A Personal Service Company (PSC): all you need to know
Jason Piper, a senior manager in tax and business law at the ACCA gave evidence to a Lords enquiry into Personal Service Companies. Here, exclusively for ContractorUK, he explains what a PSC is; where the term PSC is used and why it matters for the future.
What is a PSC, and why does it matter?
PSC is the abbreviation used for Personal Service Company. It crops up a lot in HMRC’s manuals, and wider discussions around flexible service provision. The use of PSCs to avoid tax is one of the prime targets of the IR35 legislation, which seeks to ensure that employment taxes are paid on employment-type relationships. As a concept it’s been central to much of the thinking and conversations around IR35 since 1999. However, remarkably for such an important aspect of the whole field, it’s not a term which has ever been legally defined in the UK, and cannot be found anywhere in the legislation itself.
Where is the term used?
Although there’s no statutory definition of PSC, HMRC use it extensively in their (non-binding) guidance and consultations. Most of the explanations of the abbreviation highlight the legal form (‘limited liability company’) and the ownership structure (owned by one individual, or with close family members or civil partner). However, they all include the word “typically”, which is fine for non-binding guidance or to illustrate a general point but no use at all to a lawyer who is trying to establish definitive liability.
The HMRC Employment Status manual has a section on “Meaning of Specified Employment Intermediary – Personal Service Companies (PSCs).” But even then, the term PSC is used without being properly defined, and crucially the guidance notes that the PSC might supply one worker, many workers or the services of another PSC. What matters is not the legal forms in use, but the actual activities undertaken.
Does the term PSC have any legal weight?
The shortcomings of the attempts at definition become particularly apparent when we try to match the term up to the actual application of tax law.
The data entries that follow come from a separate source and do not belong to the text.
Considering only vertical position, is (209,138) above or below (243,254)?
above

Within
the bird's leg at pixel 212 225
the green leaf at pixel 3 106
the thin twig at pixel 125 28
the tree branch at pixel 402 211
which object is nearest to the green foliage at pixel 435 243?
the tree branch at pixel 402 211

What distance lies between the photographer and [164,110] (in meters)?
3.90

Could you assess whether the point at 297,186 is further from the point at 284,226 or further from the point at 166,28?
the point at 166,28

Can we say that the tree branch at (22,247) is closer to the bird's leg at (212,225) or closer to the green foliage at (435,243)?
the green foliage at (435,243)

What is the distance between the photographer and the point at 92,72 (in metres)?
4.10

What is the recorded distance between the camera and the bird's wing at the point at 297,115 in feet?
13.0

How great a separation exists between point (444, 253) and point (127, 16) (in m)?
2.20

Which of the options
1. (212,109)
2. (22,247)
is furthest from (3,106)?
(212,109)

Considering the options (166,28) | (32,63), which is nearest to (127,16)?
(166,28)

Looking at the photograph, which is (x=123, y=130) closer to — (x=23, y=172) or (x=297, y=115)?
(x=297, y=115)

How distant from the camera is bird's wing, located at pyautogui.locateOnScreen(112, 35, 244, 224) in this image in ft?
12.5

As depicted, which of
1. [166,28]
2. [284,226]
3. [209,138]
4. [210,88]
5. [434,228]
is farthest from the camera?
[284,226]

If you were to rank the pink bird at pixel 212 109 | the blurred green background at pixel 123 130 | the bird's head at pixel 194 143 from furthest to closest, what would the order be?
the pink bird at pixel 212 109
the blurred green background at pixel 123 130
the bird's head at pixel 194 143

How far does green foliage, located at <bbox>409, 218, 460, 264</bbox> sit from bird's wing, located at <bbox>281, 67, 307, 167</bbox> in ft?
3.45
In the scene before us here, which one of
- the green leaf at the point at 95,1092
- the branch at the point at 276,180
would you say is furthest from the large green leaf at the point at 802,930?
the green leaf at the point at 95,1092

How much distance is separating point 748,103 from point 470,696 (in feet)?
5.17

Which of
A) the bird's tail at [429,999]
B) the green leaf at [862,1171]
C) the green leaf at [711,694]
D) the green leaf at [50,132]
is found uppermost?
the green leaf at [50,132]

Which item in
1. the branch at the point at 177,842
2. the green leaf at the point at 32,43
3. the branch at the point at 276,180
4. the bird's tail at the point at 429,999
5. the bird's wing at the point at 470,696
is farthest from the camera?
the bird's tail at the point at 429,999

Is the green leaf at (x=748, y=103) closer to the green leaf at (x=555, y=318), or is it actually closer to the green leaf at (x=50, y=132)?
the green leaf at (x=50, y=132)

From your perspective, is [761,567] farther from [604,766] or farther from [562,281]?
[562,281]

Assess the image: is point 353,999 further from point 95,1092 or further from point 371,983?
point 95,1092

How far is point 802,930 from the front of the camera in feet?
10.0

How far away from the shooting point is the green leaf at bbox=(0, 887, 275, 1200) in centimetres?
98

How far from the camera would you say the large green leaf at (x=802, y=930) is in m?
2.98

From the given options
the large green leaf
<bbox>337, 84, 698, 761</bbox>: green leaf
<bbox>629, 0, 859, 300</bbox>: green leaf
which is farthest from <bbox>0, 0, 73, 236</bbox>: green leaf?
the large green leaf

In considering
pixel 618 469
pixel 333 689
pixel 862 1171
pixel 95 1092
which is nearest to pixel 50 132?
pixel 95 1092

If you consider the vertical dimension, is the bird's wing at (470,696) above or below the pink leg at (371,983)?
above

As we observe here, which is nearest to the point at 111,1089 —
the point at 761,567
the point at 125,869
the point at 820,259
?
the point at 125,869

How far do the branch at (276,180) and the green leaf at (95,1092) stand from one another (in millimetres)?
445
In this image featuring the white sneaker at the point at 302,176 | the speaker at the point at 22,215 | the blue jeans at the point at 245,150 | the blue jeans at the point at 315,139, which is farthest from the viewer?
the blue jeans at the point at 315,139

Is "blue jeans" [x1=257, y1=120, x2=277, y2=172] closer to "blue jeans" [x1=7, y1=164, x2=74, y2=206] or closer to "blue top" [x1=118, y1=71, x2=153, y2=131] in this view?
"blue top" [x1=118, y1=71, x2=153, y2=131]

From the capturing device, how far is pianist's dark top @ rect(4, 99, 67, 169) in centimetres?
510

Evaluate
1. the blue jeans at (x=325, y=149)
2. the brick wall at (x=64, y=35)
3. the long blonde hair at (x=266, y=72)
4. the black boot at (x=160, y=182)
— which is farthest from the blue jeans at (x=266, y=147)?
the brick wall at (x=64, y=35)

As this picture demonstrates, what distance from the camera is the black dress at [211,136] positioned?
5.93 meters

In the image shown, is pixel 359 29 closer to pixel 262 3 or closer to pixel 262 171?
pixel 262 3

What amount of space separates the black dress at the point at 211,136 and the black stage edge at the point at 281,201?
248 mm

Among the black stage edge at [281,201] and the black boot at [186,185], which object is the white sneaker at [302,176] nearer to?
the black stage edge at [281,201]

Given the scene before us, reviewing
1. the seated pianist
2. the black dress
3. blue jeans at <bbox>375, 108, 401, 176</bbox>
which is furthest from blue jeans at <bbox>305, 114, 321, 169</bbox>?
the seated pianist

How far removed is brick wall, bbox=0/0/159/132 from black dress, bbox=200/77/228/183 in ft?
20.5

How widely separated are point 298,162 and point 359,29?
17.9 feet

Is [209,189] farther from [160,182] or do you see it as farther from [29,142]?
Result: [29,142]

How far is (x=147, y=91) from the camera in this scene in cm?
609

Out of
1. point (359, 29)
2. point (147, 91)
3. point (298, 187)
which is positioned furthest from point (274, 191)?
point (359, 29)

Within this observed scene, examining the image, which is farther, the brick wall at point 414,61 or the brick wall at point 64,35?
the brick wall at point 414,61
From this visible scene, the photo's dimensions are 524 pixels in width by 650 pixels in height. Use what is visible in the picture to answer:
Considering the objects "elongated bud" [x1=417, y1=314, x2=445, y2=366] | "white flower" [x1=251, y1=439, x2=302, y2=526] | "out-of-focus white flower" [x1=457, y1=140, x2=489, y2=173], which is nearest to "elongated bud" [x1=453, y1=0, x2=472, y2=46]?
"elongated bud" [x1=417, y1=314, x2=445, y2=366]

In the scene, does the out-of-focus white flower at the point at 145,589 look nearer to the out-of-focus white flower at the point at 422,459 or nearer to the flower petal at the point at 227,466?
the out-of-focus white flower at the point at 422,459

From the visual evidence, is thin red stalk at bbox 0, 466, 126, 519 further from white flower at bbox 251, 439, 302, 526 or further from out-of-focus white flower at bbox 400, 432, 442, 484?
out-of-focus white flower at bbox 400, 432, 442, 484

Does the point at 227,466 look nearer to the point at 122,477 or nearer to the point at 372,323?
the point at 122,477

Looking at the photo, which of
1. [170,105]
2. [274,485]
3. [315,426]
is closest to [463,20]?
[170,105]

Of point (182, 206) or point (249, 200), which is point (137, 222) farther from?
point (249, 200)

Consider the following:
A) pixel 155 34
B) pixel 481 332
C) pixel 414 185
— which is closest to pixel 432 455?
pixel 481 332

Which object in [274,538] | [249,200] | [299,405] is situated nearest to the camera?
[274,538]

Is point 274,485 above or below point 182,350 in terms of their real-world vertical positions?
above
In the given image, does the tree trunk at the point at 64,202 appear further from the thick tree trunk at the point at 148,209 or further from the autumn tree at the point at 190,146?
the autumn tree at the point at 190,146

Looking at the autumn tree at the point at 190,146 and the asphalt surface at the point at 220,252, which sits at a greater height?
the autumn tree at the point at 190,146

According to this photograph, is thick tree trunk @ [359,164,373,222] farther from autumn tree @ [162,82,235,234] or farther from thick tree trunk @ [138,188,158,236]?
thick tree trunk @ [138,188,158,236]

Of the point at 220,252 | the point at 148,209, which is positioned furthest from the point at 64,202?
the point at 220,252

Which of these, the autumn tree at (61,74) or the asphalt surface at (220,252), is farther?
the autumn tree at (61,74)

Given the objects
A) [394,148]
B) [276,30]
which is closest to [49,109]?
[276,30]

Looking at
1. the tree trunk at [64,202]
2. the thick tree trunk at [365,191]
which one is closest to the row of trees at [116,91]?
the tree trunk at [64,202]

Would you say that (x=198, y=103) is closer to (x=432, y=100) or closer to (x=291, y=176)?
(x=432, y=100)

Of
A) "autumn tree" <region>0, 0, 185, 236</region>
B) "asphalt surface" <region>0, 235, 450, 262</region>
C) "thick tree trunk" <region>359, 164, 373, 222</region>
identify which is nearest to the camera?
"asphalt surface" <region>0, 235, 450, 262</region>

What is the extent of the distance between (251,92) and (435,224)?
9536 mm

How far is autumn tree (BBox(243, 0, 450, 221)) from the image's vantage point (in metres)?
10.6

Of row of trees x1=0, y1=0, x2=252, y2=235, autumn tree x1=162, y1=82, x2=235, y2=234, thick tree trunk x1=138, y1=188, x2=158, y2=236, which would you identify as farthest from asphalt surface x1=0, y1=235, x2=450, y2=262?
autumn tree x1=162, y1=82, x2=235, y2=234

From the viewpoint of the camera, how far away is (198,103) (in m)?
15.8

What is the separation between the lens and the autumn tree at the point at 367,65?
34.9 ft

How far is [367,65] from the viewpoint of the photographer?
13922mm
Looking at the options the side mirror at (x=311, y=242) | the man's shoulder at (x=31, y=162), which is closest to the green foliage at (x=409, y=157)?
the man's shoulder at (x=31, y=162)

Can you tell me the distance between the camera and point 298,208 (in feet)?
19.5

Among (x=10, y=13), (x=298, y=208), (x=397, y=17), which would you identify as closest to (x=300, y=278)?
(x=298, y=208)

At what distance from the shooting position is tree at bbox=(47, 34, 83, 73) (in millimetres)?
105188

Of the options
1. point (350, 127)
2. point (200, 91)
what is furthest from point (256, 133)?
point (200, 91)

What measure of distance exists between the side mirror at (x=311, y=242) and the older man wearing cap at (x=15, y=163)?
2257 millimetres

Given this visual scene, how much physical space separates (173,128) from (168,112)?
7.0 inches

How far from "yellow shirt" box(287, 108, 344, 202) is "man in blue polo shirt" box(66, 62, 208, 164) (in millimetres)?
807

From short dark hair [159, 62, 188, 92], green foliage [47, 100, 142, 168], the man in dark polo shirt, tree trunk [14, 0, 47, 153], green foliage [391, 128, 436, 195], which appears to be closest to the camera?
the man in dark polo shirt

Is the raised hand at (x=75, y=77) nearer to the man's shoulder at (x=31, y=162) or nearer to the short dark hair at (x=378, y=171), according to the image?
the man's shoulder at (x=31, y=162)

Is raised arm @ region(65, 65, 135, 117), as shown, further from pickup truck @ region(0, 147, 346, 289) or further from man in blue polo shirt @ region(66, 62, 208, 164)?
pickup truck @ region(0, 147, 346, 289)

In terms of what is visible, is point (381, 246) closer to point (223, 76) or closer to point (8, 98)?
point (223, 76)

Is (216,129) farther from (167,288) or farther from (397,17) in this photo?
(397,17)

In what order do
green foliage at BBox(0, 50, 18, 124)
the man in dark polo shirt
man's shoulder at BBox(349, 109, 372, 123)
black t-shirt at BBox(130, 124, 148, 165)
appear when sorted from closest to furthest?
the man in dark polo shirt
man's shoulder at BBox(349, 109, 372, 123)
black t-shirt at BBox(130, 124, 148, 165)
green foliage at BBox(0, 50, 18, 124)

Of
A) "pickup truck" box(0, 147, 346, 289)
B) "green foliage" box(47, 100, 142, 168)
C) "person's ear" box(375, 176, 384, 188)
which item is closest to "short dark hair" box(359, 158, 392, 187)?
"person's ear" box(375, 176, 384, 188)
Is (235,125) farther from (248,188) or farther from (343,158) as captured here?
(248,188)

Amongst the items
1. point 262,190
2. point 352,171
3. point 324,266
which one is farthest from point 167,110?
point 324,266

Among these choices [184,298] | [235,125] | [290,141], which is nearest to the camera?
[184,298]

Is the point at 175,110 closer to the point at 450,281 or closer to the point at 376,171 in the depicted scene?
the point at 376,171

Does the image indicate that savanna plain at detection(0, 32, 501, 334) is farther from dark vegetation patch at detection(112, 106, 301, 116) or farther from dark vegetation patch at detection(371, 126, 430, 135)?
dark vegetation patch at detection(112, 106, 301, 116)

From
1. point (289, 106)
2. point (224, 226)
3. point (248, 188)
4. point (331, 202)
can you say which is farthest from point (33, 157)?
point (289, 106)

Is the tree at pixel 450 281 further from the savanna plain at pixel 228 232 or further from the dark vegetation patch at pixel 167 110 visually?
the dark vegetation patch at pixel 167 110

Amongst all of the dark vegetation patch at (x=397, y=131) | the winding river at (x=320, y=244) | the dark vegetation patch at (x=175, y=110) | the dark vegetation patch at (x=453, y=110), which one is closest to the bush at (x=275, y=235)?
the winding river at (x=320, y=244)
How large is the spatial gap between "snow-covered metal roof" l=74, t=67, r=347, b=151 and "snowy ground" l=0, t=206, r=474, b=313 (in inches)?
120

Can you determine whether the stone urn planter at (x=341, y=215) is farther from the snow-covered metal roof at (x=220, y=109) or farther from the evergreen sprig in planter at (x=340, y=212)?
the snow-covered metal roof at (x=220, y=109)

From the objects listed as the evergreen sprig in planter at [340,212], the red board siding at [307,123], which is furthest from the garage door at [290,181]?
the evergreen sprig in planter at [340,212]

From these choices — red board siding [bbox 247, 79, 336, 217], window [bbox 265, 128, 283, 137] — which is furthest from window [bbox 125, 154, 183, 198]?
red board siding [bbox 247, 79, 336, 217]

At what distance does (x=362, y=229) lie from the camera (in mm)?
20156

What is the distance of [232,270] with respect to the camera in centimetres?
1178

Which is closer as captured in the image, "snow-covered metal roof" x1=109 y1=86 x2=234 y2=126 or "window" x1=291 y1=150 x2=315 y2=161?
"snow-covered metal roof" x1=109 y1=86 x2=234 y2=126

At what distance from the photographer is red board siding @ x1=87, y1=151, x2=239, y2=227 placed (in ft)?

The IR35 rules, more properly known as the Intermediaries legislation, don’t just apply to companies; there are provisions which extend it to partnerships and even individuals which stand between the end-users and the individual whose services are supplied. What really matters under IR35 is not the names or legal structures employed, it’s what actually happens, however you facilitate it. HMRC have more than once used “PSC” as a substitute for the term “intermediary” in their consultation documents, despite the fact that in their own terms they acknowledge that they’re addressing more than just companies.
So PSC is a term which isn’t legally defined, and with the legislation framed the way it is at the moment, it wouldn’t matter even if it was, since 1) PSCs could theoretically operate without triggering IR35 and 2) IR35 could be triggered by arrangements not using PSCs. The broad range of possible outcomes is a function of the flexibility of UK company law, which allows the limited company form to be used for businesses of any size or character.
Why does it matter for the future?
We’ve had suggestions for alternatives which might bridge the gap, but the company law authorities are wary of creating additional legal business forms simply to solve something perceived as a tax problem. Legal forms tend to hang around for a very long time (the models we’re used to in the UK mostly date back to the end of the C19th and early C20th), and once they’re embedded into the economy, it’s almost impossible to remove one. Tax rules however are notorious for changing regularly, so the reticence to create an enduring response to what may be a temporary problem is understandable, if frustrating.
A significant proportion of the tax lost through disguised self-employment is attributed to (company) PSC structures. Historically, the emphasis on creating rules which are able to catch such structures (even if they can also capture other common legal setups), has made sense, as the compliance burden has been subject to the filter of HMRC only targeting its compliance efforts on businesses which both carry all the hallmarks of a PSC -- and appear to be engaged in providing services that could mimic employment. It’s part of the nature of an anti-avoidance rule that it needs flexibility to expand to cover whatever new practices emerge in response to the initial clampdown.
However, where the risk of tax failure falls upon a third party, they will have good commercial reason to minimise that risk, either by addressing it or avoiding it. The rules (since April 2017) for public sector engagements fundamentally change the character of the compliance administrative burden, placing a risk on end-users if they fail to apply IR35 when due. That in turn means that there’s a need for clear, effective and unambiguous legislation, based on legally certain concepts. Useful though ‘PSC’ is as shorthand in general discussions, it’s not so helpful in real world compliance processes.